---------- DATASET RECORDS

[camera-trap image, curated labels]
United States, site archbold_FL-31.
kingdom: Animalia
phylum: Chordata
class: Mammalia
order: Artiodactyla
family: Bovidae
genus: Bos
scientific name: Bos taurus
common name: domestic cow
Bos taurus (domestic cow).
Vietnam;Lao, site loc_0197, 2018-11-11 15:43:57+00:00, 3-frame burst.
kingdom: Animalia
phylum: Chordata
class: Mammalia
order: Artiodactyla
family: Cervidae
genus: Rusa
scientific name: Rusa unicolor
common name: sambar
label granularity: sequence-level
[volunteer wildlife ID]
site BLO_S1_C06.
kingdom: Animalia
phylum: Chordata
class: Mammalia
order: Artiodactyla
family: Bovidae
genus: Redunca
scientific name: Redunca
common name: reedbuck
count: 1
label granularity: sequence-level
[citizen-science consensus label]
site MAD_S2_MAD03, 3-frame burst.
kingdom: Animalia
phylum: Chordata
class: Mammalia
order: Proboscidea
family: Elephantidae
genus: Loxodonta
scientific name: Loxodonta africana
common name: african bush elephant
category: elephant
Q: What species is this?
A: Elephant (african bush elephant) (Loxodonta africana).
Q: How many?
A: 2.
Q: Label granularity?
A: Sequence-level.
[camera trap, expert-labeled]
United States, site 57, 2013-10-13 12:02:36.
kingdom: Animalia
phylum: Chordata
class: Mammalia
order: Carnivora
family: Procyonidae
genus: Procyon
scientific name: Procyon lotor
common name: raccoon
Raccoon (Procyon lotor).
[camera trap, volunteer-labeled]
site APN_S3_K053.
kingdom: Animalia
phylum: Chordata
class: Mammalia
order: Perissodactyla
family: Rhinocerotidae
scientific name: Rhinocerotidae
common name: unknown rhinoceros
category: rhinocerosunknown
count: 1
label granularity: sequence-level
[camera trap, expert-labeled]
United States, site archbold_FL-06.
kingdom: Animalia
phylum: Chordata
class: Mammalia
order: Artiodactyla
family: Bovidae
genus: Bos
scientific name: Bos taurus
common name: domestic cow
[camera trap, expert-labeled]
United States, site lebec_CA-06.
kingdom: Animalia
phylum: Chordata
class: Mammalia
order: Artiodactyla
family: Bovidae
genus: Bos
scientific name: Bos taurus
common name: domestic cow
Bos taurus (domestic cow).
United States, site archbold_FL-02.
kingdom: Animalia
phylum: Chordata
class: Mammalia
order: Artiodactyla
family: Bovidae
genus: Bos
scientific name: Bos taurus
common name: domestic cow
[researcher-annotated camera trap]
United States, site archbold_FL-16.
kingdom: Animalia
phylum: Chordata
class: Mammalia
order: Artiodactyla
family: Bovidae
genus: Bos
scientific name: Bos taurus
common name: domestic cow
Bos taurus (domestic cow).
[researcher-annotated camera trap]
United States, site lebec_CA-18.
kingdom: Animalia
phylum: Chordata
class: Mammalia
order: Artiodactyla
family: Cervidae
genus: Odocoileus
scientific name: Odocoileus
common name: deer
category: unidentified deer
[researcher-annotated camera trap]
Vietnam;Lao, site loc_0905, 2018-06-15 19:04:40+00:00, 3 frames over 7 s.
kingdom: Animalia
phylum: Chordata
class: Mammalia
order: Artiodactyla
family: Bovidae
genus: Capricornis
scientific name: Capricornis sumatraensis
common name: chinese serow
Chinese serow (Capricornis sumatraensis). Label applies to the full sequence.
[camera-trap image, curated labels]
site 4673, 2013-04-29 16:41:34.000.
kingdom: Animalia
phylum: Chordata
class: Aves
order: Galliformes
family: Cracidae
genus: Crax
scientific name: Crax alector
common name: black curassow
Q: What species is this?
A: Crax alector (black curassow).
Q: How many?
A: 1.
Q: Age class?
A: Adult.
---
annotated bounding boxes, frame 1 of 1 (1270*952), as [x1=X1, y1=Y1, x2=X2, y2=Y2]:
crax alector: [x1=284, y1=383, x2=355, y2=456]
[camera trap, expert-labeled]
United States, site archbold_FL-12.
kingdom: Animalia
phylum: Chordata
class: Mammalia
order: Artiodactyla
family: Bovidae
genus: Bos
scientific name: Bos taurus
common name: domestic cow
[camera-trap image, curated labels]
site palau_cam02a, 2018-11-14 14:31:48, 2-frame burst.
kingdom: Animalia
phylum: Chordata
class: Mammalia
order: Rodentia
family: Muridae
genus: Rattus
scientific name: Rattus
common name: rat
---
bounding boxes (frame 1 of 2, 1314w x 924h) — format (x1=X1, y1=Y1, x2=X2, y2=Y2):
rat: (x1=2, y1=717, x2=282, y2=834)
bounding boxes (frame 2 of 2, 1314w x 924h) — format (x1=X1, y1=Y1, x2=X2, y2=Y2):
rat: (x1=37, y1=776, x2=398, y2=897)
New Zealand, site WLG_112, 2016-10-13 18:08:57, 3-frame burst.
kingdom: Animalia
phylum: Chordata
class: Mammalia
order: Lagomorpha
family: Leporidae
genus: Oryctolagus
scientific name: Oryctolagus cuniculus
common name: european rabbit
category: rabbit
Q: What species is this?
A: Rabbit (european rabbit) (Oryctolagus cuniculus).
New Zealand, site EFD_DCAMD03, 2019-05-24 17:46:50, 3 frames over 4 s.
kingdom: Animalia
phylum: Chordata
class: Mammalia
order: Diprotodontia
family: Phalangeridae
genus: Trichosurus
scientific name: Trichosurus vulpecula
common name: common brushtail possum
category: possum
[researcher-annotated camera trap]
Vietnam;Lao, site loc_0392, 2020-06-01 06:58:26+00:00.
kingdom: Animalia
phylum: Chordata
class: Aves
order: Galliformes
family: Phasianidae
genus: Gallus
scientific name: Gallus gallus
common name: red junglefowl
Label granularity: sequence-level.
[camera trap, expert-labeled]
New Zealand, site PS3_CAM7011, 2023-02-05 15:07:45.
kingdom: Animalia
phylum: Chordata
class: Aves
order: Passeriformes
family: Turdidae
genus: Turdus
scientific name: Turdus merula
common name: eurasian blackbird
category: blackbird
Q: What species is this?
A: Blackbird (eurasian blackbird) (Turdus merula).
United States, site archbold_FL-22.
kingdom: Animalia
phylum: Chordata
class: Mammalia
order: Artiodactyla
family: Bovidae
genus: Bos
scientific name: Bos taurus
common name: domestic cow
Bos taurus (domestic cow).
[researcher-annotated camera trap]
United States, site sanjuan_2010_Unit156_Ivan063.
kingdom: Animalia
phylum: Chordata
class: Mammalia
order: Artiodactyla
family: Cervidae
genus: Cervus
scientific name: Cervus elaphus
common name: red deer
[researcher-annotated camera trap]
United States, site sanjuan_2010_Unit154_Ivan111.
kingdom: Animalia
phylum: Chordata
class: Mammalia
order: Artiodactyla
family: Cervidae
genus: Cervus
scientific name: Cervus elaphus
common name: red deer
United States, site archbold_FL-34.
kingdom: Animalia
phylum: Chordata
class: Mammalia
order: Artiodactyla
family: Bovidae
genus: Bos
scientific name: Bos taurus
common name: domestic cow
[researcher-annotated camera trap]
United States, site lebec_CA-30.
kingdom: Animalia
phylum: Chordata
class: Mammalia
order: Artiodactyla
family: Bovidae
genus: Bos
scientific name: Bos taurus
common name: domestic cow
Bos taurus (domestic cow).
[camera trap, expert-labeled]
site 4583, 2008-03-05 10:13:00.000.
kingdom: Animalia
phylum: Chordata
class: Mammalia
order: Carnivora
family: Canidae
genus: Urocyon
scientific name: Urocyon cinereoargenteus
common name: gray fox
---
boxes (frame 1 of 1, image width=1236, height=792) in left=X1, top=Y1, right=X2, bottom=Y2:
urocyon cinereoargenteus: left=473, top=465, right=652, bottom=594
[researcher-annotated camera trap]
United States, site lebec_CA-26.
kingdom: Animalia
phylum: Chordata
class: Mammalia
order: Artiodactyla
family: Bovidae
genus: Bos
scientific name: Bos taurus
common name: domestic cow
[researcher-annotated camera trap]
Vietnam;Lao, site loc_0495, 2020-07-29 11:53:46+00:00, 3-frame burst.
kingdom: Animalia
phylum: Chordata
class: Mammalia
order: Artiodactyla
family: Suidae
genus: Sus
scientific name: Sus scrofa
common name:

--------------------

AIM OF THE TASK >>
Each line from the beginning of the listing up to the line where "common name: sambar" appears needs to be given again exactly; please add nothing else.

SOLUTION >>
[camera-trap image, curated labels]
United States, site archbold_FL-31.
kingdom: Animalia
phylum: Chordata
class: Mammalia
order: Artiodactyla
family: Bovidae
genus: Bos
scientific name: Bos taurus
common name: domestic cow
Bos taurus (domestic cow).
Vietnam;Lao, site loc_0197, 2018-11-11 15:43:57+00:00, 3-frame burst.
kingdom: Animalia
phylum: Chordata
class: Mammalia
order: Artiodactyla
family: Cervidae
genus: Rusa
scientific name: Rusa unicolor
common name: sambar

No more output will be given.